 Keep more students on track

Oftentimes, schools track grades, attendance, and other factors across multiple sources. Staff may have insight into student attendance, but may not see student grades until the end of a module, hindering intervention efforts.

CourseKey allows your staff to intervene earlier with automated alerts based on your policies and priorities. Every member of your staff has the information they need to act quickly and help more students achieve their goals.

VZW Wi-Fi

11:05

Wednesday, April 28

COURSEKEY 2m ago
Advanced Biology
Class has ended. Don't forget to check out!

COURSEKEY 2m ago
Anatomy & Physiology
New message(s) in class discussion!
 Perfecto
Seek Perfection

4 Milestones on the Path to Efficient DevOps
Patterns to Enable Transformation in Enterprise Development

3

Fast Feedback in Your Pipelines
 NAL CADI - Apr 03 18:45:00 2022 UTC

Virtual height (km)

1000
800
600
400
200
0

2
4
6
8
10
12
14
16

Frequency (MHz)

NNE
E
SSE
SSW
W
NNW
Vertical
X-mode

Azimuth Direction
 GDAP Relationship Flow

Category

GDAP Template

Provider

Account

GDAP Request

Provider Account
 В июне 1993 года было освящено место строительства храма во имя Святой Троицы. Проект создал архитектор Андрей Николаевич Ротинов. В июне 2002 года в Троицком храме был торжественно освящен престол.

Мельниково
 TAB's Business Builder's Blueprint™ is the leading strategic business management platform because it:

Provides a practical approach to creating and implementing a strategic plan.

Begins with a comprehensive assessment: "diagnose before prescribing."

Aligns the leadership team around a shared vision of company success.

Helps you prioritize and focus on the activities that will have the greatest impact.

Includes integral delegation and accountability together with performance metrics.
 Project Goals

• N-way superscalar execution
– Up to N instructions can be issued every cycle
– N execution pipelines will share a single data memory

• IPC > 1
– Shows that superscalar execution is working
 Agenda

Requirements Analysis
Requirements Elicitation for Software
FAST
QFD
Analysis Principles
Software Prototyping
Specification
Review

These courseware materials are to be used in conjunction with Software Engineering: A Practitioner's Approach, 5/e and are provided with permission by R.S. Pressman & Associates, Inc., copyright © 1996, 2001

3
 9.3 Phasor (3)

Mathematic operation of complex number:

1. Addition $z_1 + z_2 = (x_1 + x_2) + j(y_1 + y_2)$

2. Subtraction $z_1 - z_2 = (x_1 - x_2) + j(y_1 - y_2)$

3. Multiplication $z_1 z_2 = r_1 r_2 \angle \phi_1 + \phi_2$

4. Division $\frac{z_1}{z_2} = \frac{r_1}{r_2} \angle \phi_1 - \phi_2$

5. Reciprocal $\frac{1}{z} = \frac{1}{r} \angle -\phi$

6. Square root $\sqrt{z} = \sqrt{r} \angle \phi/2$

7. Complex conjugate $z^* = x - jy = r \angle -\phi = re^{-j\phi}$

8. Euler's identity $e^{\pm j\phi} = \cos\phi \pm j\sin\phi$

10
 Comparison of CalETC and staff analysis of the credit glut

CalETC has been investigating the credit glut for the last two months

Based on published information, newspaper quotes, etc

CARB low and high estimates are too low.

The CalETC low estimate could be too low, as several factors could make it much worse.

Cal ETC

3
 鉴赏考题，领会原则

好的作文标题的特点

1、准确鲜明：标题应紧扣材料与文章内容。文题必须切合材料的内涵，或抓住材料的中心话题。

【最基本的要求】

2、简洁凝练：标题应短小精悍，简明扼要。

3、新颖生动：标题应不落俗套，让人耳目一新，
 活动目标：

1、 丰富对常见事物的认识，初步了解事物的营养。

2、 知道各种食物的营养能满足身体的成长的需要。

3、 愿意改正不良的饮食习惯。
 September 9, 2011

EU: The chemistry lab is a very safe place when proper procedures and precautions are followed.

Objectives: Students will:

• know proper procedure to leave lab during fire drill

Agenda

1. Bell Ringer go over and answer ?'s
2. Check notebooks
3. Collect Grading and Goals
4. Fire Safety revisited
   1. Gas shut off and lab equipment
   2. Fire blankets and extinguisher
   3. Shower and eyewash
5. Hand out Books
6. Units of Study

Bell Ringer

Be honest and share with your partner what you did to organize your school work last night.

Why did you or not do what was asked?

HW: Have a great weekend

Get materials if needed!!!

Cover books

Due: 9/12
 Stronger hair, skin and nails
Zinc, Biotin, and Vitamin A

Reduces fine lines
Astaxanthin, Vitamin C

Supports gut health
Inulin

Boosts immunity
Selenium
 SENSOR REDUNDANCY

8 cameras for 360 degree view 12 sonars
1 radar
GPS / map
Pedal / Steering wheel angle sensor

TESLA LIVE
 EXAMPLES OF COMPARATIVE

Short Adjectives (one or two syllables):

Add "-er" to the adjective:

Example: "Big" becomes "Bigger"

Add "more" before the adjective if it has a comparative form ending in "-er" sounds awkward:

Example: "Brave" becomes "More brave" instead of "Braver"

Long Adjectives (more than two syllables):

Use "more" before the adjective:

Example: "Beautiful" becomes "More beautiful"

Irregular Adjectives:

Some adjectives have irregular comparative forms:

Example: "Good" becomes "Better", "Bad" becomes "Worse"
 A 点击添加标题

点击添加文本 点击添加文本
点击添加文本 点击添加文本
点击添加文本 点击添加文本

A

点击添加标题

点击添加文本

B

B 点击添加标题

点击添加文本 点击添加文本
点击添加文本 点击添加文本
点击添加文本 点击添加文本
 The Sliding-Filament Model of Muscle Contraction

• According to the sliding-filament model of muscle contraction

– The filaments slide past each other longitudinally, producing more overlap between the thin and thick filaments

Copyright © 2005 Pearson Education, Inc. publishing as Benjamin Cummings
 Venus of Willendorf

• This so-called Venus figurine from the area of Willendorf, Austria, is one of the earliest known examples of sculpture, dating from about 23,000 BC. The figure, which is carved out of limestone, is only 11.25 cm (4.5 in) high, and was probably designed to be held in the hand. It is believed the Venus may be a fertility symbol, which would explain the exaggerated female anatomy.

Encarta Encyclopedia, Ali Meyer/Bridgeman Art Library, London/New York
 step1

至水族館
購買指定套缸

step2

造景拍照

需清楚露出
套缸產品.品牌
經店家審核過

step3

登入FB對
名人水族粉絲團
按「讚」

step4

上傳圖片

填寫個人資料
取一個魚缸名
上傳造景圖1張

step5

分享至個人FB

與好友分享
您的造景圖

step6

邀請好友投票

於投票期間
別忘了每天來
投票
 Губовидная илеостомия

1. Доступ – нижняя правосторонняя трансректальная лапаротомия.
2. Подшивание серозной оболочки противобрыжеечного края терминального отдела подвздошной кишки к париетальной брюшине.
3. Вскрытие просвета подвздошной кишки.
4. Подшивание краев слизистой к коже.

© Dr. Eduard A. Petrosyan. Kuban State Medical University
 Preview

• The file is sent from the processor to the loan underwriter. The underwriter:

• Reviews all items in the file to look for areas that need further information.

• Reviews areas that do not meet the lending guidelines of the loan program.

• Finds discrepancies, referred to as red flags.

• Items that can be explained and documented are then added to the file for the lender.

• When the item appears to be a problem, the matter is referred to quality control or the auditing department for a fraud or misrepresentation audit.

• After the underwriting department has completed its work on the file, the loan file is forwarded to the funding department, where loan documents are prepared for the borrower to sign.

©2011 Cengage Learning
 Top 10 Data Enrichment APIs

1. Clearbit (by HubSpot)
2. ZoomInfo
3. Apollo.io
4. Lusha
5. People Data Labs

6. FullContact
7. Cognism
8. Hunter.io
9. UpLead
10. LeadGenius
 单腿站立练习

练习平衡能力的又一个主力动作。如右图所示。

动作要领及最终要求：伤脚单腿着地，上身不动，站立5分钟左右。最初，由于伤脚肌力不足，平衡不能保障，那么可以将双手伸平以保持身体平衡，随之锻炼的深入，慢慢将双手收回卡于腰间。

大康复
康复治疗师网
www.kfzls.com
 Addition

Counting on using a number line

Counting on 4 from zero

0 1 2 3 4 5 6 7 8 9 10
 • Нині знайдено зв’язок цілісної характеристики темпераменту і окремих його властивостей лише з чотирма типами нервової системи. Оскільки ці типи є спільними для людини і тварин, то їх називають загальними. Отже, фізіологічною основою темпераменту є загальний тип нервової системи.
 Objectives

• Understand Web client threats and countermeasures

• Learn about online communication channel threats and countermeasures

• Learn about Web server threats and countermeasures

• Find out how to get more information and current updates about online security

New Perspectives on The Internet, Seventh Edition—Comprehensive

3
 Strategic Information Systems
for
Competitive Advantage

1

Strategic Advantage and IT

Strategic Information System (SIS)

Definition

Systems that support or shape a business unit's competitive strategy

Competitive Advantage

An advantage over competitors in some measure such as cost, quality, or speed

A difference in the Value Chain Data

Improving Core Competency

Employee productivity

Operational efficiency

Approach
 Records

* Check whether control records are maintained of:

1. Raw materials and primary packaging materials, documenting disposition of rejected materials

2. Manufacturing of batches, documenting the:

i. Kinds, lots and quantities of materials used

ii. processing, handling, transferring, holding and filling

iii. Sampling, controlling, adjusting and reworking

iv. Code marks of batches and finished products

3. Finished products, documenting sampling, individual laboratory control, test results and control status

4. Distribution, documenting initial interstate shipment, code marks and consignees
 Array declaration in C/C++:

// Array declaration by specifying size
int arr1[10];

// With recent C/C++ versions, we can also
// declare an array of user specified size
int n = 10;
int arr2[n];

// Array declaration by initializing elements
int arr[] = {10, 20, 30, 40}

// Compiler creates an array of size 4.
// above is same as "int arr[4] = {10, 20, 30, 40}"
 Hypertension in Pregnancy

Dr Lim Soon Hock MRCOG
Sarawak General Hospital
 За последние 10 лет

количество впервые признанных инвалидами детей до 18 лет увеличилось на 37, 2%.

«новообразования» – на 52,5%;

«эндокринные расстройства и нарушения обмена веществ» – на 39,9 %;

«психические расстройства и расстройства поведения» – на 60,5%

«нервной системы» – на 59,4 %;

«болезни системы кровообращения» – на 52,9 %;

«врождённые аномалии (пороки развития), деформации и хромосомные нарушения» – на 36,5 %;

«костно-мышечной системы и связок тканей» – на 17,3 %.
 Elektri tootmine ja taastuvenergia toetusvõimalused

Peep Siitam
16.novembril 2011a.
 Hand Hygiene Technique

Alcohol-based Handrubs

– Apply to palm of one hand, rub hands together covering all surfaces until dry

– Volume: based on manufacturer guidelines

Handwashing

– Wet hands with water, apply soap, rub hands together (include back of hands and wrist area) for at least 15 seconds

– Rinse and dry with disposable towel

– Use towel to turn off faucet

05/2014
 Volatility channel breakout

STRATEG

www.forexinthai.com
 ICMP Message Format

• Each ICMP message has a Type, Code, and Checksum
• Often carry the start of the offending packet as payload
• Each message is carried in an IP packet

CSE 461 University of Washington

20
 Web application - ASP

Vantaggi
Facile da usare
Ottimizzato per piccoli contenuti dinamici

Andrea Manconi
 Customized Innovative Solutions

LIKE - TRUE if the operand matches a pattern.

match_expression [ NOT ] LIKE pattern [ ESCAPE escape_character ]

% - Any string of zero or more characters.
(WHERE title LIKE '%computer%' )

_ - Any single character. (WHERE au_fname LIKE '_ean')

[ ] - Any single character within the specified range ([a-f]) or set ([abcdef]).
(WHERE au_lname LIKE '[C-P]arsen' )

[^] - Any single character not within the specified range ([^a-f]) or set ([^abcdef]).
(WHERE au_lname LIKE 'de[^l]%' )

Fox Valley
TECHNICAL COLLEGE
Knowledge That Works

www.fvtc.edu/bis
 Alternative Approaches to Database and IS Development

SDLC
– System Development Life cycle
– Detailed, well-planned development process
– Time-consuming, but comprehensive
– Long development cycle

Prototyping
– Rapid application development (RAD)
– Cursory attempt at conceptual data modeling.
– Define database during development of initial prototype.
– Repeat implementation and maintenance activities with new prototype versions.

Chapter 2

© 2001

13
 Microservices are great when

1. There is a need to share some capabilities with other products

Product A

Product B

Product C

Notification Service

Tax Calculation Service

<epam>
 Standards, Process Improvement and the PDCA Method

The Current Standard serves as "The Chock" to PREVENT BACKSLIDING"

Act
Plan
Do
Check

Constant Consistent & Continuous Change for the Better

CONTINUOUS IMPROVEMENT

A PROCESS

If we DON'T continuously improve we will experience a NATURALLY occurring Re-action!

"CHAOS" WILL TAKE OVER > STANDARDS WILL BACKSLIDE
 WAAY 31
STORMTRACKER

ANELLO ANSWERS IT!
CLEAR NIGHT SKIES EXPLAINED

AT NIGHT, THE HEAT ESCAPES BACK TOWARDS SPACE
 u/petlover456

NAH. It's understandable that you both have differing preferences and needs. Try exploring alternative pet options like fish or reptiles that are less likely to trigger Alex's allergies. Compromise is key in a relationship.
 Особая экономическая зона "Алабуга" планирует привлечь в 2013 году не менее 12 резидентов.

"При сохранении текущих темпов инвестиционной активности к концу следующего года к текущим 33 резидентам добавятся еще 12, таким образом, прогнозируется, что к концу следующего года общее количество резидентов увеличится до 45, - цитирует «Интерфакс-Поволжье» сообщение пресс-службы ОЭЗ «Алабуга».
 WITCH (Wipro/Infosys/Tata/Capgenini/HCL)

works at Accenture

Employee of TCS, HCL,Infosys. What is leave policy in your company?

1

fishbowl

· · · · ·

**Exercise instructions:**
The answer must consist of each line from the entries that contains the string "number".

**Written response:**
Mathematic operation of complex number:
Counting on using a number line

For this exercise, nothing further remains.